* **What you have to do**: I would like you to restate each record word for word.

Supplied records Start Marker

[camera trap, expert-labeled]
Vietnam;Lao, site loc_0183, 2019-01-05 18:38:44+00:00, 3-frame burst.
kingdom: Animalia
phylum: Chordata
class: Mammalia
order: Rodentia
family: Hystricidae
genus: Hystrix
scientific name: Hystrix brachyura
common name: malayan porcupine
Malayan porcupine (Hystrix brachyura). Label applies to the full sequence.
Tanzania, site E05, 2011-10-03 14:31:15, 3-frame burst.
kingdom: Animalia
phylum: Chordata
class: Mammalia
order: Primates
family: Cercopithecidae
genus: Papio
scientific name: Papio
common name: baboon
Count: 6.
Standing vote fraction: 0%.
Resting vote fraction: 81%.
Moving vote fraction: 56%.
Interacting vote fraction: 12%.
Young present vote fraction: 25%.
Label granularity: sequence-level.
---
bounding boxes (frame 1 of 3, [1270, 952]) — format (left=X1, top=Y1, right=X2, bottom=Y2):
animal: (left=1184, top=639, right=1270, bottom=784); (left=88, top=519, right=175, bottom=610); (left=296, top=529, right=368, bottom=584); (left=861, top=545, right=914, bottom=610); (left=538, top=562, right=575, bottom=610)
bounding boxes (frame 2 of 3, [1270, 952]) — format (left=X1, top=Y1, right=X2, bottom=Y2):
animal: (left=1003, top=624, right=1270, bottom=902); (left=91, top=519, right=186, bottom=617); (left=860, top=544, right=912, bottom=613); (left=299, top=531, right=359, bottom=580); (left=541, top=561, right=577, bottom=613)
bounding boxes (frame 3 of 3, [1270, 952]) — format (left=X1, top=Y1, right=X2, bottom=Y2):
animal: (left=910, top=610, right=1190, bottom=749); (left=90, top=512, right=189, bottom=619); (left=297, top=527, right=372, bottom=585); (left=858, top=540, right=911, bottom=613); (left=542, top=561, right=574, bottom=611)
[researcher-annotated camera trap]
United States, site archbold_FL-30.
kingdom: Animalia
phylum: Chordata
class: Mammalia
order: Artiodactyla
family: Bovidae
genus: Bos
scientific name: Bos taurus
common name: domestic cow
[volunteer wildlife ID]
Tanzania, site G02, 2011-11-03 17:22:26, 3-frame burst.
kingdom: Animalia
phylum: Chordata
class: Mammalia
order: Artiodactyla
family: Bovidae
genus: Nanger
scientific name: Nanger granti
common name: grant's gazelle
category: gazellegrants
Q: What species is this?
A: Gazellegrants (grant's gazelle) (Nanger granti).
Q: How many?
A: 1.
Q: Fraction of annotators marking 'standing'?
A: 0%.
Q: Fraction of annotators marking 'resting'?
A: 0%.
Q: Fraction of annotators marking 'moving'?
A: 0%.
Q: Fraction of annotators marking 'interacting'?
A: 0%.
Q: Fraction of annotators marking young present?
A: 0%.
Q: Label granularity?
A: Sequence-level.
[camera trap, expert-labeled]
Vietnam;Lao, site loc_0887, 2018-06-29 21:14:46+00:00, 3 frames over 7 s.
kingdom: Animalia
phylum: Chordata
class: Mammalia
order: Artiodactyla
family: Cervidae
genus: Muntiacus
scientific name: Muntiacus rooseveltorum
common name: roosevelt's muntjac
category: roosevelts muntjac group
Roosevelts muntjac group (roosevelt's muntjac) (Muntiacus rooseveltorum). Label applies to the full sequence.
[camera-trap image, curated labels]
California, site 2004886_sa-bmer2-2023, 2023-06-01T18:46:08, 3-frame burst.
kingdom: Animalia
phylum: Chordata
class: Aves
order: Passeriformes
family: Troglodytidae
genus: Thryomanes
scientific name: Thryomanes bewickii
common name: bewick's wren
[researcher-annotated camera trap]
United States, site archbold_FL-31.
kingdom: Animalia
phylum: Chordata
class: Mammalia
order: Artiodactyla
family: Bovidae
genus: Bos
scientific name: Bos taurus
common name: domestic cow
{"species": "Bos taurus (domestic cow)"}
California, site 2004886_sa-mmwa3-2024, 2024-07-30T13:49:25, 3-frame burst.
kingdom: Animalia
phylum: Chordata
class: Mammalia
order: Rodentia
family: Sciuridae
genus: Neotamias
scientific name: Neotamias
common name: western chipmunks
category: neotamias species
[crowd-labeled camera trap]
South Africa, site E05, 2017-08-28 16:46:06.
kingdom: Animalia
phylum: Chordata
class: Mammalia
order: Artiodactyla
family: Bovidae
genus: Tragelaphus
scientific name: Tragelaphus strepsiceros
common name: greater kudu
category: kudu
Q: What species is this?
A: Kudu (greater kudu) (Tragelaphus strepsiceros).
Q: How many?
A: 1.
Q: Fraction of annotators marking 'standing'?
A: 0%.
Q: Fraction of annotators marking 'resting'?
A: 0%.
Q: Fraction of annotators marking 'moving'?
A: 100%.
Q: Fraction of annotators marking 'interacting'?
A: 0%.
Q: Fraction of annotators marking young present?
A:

Supplied records End Marker

* **Answer to the problem**:
[camera trap, expert-labeled]
Vietnam;Lao, site loc_0183, 2019-01-05 18:38:44+00:00, 3-frame burst.
kingdom: Animalia
phylum: Chordata
class: Mammalia
order: Rodentia
family: Hystricidae
genus: Hystrix
scientific name: Hystrix brachyura
common name: malayan porcupine
Malayan porcupine (Hystrix brachyura). Label applies to the full sequence.
Tanzania, site E05, 2011-10-03 14:31:15, 3-frame burst.
kingdom: Animalia
phylum: Chordata
class: Mammalia
order: Primates
family: Cercopithecidae
genus: Papio
scientific name: Papio
common name: baboon
Count: 6.
Standing vote fraction: 0%.
Resting vote fraction: 81%.
Moving vote fraction: 56%.
Interacting vote fraction: 12%.
Young present vote fraction: 25%.
Label granularity: sequence-level.
---
bounding boxes (frame 1 of 3, [1270, 952]) — format (left=X1, top=Y1, right=X2, bottom=Y2):
animal: (left=1184, top=639, right=1270, bottom=784); (left=88, top=519, right=175, bottom=610); (left=296, top=529, right=368, bottom=584); (left=861, top=545, right=914, bottom=610); (left=538, top=562, right=575, bottom=610)
bounding boxes (frame 2 of 3, [1270, 952]) — format (left=X1, top=Y1, right=X2, bottom=Y2):
animal: (left=1003, top=624, right=1270, bottom=902); (left=91, top=519, right=186, bottom=617); (left=860, top=544, right=912, bottom=613); (left=299, top=531, right=359, bottom=580); (left=541, top=561, right=577, bottom=613)
bounding boxes (frame 3 of 3, [1270, 952]) — format (left=X1, top=Y1, right=X2, bottom=Y2):
animal: (left=910, top=610, right=1190, bottom=749); (left=90, top=512, right=189, bottom=619); (left=297, top=527, right=372, bottom=585); (left=858, top=540, right=911, bottom=613); (left=542, top=561, right=574, bottom=611)
[researcher-annotated camera trap]
United States, site archbold_FL-30.
kingdom: Animalia
phylum: Chordata
class: Mammalia
order: Artiodactyla
family: Bovidae
genus: Bos
scientific name: Bos taurus
common name: domestic cow
[volunteer wildlife ID]
Tanzania, site G02, 2011-11-03 17:22:26, 3-frame burst.
kingdom: Animalia
phylum: Chordata
class: Mammalia
order: Artiodactyla
family: Bovidae
genus: Nanger
scientific name: Nanger granti
common name: grant's gazelle
category: gazellegrants
Q: What species is this?
A: Gazellegrants (grant's gazelle) (Nanger granti).
Q: How many?
A: 1.
Q: Fraction of annotators marking 'standing'?
A: 0%.
Q: Fraction of annotators marking 'resting'?
A: 0%.
Q: Fraction of annotators marking 'moving'?
A: 0%.
Q: Fraction of annotators marking 'interacting'?
A: 0%.
Q: Fraction of annotators marking young present?
A: 0%.
Q: Label granularity?
A: Sequence-level.
[camera trap, expert-labeled]
Vietnam;Lao, site loc_0887, 2018-06-29 21:14:46+00:00, 3 frames over 7 s.
kingdom: Animalia
phylum: Chordata
class: Mammalia
order: Artiodactyla
family: Cervidae
genus: Muntiacus
scientific name: Muntiacus rooseveltorum
common name: roosevelt's muntjac
category: roosevelts muntjac group
Roosevelts muntjac group (roosevelt's muntjac) (Muntiacus rooseveltorum). Label applies to the full sequence.
[camera-trap image, curated labels]
California, site 2004886_sa-bmer2-2023, 2023-06-01T18:46:08, 3-frame burst.
kingdom: Animalia
phylum: Chordata
class: Aves
order: Passeriformes
family: Troglodytidae
genus: Thryomanes
scientific name: Thryomanes bewickii
common name: bewick's wren
[researcher-annotated camera trap]
United States, site archbold_FL-31.
kingdom: Animalia
phylum: Chordata
class: Mammalia
order: Artiodactyla
family: Bovidae
genus: Bos
scientific name: Bos taurus
common name: domestic cow
{"species": "Bos taurus (domestic cow)"}
California, site 2004886_sa-mmwa3-2024, 2024-07-30T13:49:25, 3-frame burst.
kingdom: Animalia
phylum: Chordata
class: Mammalia
order: Rodentia
family: Sciuridae
genus: Neotamias
scientific name: Neotamias
common name: western chipmunks
category: neotamias species
[crowd-labeled camera trap]
South Africa, site E05, 2017-08-28 16:46:06.
kingdom: Animalia
phylum: Chordata
class: Mammalia
order: Artiodactyla
family: Bovidae
genus: Tragelaphus
scientific name: Tragelaphus strepsiceros
common name: greater kudu
category: kudu
Q: What species is this?
A: Kudu (greater kudu) (Tragelaphus strepsiceros).
Q: How many?
A: 1.
Q: Fraction of annotators marking 'standing'?
A: 0%.
Q: Fraction of annotators marking 'resting'?
A: 0%.
Q: Fraction of annotators marking 'moving'?
A: 100%.
Q: Fraction of annotators marking 'interacting'?
A: 0%.
Q: Fraction of annotators marking young present?
A:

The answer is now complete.